Practice question
alister
alister.nospam.ware at ntlworld.com
Thu Oct 9 11:28:51 EDT 2014
On Mon, 06 Oct 2014 22:06:09 -0400, Seymore4Head wrote:
> On Tue, 7 Oct 2014 01:46:37 +0000 (UTC), Denis McMahon
> <denismfmcmahon at gmail.com> wrote:
>
>>On Sun, 05 Oct 2014 19:02:31 -0400, Seymore4Head wrote:
>>
>>> For the record, I don't want a hint. I want the answer.
>>> I see a practice question is similar to this.

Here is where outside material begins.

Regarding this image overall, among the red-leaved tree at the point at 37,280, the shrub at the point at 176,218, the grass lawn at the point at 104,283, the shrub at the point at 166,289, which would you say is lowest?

>>> 15 <= x < 30 And it wants a similar expression that is equivalent.
>>
>>I think part of the problem here is that you don't understand the
>>expression.
>>
>>The expression:
>>
>>15 <= x < 30
>>
>>contains two conditions:
>>
>>15 <= x
>>
>>x < 30
>>
>>For the whole expression to be true, both conditions must be true, hence
>>the equivalence is:
>>
>>(15 <= x) and (x < 30)
>>
>>to test this in python command line, see if the two different
>>expressions give the same result for a suitable range of values of x:
>>
>>for x in range(50):
>> if not (15 <= x < 30) == ((15 <= x) and (x < 30)):
>> print "discrepancy"
>>
>>or
>>
>>for x in range(50):
>> if (15 <= x < 30) == ((15 <= x) and (x < 30)):
>> print "ok"
>
> All of the practice questions up to this question had 4 answers. With
> each question you could verify the correct answers by just copy and
> pasting each choice into Python.
>
> So when the instructions said I could verify this with Python I assumed
> there might be some way to test if the question was == to each answer.
no
you need to type in each snippet of code & see if they give the same
result when run.
--
In every non-trivial program there is at least one bug.